What to produce:
Write out precisely the lines beginning with the line that contains "How far from the image's" and ending with the last line of the entries, and no other lines.

Records for this task:
** start **

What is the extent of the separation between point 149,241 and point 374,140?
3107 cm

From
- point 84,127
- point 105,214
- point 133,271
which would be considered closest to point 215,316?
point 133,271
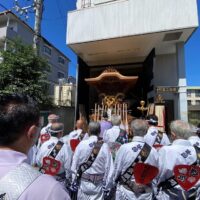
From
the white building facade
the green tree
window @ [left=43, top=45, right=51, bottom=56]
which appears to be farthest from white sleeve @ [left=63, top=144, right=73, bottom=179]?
window @ [left=43, top=45, right=51, bottom=56]

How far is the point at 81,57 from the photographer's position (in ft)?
39.4

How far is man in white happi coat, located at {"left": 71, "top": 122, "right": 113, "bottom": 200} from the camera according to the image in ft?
10.3

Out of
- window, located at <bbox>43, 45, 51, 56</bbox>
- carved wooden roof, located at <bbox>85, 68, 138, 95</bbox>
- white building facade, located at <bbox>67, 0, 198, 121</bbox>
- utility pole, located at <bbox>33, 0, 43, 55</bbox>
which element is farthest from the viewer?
window, located at <bbox>43, 45, 51, 56</bbox>

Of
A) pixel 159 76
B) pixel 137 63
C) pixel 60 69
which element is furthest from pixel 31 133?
pixel 60 69

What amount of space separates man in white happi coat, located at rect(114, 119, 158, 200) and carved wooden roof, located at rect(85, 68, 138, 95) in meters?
8.19

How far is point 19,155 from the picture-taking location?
109 cm

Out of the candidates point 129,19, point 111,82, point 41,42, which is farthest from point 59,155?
point 41,42

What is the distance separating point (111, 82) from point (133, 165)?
9.02 m

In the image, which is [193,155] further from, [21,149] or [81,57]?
[81,57]

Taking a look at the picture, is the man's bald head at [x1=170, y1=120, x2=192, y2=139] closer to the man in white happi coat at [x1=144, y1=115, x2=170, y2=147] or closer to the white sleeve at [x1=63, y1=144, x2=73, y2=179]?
the man in white happi coat at [x1=144, y1=115, x2=170, y2=147]

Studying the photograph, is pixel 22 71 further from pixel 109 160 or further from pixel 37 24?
pixel 109 160

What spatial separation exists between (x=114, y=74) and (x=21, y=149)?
10.1 metres

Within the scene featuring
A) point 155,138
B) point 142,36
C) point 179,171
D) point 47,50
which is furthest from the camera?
point 47,50

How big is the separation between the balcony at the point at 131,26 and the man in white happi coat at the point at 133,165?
23.3ft
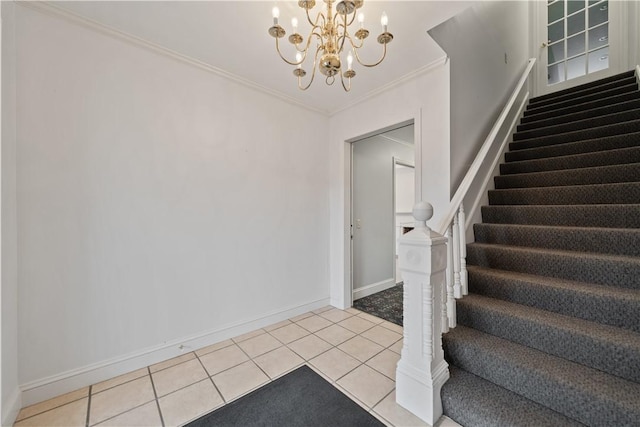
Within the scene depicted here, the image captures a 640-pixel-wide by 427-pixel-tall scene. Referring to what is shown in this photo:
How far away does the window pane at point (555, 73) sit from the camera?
464 cm

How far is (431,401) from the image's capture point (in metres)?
1.37

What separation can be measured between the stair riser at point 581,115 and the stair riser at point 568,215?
188cm

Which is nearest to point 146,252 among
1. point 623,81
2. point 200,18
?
point 200,18

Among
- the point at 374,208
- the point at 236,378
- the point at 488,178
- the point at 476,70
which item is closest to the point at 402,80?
the point at 476,70

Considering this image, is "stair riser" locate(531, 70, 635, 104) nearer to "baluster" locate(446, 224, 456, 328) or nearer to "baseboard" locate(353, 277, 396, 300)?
"baseboard" locate(353, 277, 396, 300)

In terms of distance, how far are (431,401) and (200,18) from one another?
283 centimetres

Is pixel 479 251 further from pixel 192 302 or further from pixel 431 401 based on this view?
pixel 192 302

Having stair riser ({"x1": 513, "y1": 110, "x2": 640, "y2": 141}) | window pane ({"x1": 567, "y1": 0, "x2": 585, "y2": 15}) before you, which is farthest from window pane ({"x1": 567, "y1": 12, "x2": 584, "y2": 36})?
stair riser ({"x1": 513, "y1": 110, "x2": 640, "y2": 141})

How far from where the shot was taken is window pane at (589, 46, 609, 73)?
4191mm

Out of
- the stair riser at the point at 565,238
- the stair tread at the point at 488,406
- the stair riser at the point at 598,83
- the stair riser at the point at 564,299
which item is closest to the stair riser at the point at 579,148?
the stair riser at the point at 565,238

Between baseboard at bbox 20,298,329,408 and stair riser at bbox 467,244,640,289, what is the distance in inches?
84.3

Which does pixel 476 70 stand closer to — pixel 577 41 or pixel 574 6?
pixel 577 41

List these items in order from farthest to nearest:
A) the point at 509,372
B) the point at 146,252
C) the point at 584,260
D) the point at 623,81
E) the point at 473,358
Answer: the point at 623,81 → the point at 146,252 → the point at 584,260 → the point at 473,358 → the point at 509,372

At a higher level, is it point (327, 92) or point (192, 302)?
point (327, 92)
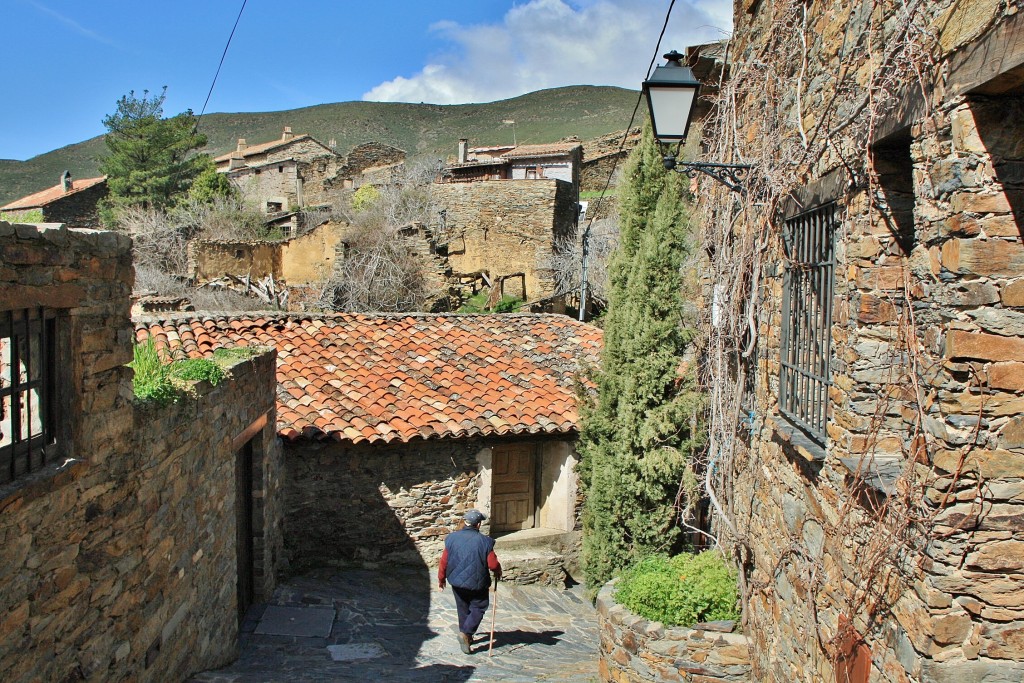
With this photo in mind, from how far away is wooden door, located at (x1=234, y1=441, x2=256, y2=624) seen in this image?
7.89 m

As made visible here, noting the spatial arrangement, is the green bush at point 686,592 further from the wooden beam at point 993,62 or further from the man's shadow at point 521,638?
the wooden beam at point 993,62

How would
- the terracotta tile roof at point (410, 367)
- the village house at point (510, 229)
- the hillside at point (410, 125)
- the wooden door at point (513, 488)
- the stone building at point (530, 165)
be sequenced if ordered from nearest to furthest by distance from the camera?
1. the terracotta tile roof at point (410, 367)
2. the wooden door at point (513, 488)
3. the village house at point (510, 229)
4. the stone building at point (530, 165)
5. the hillside at point (410, 125)

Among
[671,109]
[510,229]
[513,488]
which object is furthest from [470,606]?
[510,229]

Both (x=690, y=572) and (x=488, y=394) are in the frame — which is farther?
(x=488, y=394)

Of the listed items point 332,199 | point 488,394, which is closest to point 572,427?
A: point 488,394

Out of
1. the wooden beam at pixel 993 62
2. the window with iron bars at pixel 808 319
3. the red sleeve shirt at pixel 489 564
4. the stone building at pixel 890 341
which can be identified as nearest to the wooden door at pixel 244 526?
the red sleeve shirt at pixel 489 564

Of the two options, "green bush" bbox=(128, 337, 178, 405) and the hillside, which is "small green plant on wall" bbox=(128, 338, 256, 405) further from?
the hillside

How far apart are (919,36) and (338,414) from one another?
836 cm

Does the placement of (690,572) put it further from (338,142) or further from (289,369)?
(338,142)

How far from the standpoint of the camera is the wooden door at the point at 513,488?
11192mm

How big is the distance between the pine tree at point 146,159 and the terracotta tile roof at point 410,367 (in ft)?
60.7

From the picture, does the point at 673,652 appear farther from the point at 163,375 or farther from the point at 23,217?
the point at 23,217

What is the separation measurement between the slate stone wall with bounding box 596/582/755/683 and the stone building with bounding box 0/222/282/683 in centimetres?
339

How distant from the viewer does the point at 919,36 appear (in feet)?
10.5
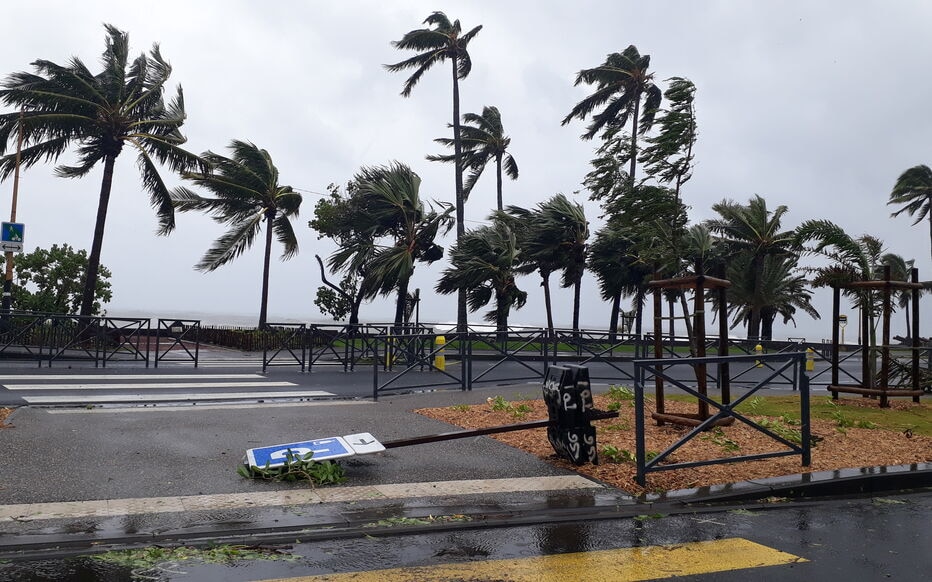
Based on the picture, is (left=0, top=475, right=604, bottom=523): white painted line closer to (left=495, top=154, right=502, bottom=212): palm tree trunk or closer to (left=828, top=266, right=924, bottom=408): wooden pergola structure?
(left=828, top=266, right=924, bottom=408): wooden pergola structure

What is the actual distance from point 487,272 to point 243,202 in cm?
1166

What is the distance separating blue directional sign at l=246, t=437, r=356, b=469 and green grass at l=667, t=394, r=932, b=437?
6.69 metres

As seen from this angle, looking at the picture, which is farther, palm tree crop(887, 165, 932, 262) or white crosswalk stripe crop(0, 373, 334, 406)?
palm tree crop(887, 165, 932, 262)

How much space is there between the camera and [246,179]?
3133 centimetres

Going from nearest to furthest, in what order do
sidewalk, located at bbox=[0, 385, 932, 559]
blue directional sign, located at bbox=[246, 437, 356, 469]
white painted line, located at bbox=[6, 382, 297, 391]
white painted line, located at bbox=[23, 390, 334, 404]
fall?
sidewalk, located at bbox=[0, 385, 932, 559]
blue directional sign, located at bbox=[246, 437, 356, 469]
white painted line, located at bbox=[23, 390, 334, 404]
white painted line, located at bbox=[6, 382, 297, 391]

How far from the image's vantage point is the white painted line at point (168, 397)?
457 inches

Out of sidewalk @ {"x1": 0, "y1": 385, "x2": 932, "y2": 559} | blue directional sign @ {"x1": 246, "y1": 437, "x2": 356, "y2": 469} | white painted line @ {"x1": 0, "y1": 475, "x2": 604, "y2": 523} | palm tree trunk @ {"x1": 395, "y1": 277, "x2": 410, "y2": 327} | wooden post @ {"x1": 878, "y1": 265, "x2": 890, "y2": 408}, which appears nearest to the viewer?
sidewalk @ {"x1": 0, "y1": 385, "x2": 932, "y2": 559}

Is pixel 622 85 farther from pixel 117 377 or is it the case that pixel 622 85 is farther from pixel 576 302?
pixel 117 377

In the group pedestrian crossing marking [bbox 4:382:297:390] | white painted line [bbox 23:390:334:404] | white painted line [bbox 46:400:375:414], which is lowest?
white painted line [bbox 46:400:375:414]

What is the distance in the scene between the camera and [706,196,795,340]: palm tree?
34.0 metres

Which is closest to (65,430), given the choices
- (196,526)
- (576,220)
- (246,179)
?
(196,526)

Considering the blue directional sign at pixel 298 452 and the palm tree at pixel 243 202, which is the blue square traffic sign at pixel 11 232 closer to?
the palm tree at pixel 243 202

** end **

Solution for this exercise:
How far from the image's vantage point is the white painted line at point (168, 397)?
457 inches

Out of sidewalk @ {"x1": 0, "y1": 385, "x2": 932, "y2": 559} | blue directional sign @ {"x1": 246, "y1": 437, "x2": 356, "y2": 469} | white painted line @ {"x1": 0, "y1": 475, "x2": 604, "y2": 523} | palm tree trunk @ {"x1": 395, "y1": 277, "x2": 410, "y2": 327} | wooden post @ {"x1": 878, "y1": 265, "x2": 890, "y2": 408}, which appears nearest to the viewer?
sidewalk @ {"x1": 0, "y1": 385, "x2": 932, "y2": 559}

Is pixel 622 85 farther from pixel 117 377 or is it the case that pixel 622 85 is farther from pixel 576 302?
pixel 117 377

In the group pedestrian crossing marking [bbox 4:382:297:390] | white painted line [bbox 23:390:334:404] | white painted line [bbox 46:400:375:414], which is lowest?
white painted line [bbox 46:400:375:414]

What is the distance in the scene between the camera and [706,196,795,340]: palm tree?
34.0 metres

Which is closest to (65,430), given the choices
- (196,526)
- (576,220)
- (246,179)
?
(196,526)

Considering the blue directional sign at pixel 298 452 and the palm tree at pixel 243 202, which is the blue square traffic sign at pixel 11 232 closer to?
the palm tree at pixel 243 202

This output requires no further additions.